The global server market delivered its strongest quarter on record in the third quarter of 2025, spotlighting how deeply AI has reshaped enterprise and cloud infrastructure investment. New data from research firm IDC shows worldwide server revenue reached $112.4 billion during the period, a remarkable 61% increase compared with the same quarter last year and another sign that demand for AI compute is accelerating rather than tapering off.
The pace of growth reflects a market that has moved far beyond traditional server refresh cycles. Spending on servers in the first three quarters of 2025 totaled $314.2 billion, nearly double the revenue recorded over the same period in 2024. IDC attributes that expansion primarily to hyperscalers and large cloud service providers building out dense, AI-optimized infrastructure to support model training and inference at scale.

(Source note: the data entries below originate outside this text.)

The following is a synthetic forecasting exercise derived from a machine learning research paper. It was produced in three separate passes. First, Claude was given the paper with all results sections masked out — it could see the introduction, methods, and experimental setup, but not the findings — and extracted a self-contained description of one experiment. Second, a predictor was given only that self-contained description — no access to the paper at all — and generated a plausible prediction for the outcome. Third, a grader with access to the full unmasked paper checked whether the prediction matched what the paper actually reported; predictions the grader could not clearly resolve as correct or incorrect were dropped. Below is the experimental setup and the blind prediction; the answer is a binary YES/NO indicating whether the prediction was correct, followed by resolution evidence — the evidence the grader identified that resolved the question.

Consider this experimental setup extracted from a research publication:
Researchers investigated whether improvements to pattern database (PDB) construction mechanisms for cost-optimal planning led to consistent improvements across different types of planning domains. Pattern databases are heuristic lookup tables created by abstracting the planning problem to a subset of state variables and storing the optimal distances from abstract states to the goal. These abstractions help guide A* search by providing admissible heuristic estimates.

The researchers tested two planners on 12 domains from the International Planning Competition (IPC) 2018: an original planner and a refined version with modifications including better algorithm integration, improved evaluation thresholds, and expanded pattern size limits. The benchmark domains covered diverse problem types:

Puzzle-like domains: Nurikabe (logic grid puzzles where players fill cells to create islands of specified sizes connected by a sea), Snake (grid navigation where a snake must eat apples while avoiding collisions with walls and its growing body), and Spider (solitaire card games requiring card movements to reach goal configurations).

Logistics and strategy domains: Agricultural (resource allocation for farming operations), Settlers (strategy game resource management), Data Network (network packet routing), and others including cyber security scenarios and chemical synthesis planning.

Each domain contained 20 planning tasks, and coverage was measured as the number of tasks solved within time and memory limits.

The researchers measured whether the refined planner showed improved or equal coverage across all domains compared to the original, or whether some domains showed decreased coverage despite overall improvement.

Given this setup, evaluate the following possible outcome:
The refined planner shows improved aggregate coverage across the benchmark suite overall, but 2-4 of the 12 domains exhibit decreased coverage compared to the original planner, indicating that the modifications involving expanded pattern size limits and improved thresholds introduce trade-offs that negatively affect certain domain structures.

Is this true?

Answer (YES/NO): NO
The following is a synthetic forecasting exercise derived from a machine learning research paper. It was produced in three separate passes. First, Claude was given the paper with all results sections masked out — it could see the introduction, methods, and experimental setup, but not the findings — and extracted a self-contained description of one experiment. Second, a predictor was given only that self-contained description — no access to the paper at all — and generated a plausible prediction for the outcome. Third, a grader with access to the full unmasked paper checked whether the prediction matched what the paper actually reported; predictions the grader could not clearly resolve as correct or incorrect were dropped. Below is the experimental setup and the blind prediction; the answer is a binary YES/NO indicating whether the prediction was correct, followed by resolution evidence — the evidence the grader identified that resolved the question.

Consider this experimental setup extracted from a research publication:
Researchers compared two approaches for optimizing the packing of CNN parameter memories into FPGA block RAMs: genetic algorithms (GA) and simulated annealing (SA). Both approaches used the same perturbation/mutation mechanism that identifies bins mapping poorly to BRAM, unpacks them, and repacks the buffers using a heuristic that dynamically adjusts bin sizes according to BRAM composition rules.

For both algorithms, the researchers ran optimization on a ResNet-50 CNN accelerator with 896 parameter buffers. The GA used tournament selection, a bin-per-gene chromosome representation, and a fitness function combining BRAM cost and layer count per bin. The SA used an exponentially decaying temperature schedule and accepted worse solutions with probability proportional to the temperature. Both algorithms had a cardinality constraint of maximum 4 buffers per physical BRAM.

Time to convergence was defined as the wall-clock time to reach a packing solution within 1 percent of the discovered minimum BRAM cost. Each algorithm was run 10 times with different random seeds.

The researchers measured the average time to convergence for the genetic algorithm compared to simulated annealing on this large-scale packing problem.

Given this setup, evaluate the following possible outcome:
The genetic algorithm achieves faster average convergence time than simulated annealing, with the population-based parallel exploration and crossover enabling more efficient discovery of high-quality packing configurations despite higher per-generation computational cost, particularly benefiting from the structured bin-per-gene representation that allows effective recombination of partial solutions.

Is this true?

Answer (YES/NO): NO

Big Shift Toward GPU Systems
A clear shift in server architecture accompanied the spending surge. Revenue from x86-based systems grew 32.8% year over year to $76.3 billion, while non-x86 servers climbed far more sharply, zooming up 192.7% to $36.2 billion. The outsized growth in non-x86 platforms reflects increasing interest in alternative architectures optimized for AI workloads, where performance per watt and compute density are critical.
Servers equipped with embedded GPUs continued to dominate the market. IDC estimates that these systems now account for more than half of all server revenue, after growing nearly 50% year over year in the quarter. Hyperscalers remain the primary buyers, but IDC also noted early signs of large AI-driven deployments emerging in research and education environments, further broadening demand.
“IDC expects AI adoption to keep growing at an outstanding pace as major vendors continue reporting record orders and showing strong backlogs,” said IDC research director Juan Seminara.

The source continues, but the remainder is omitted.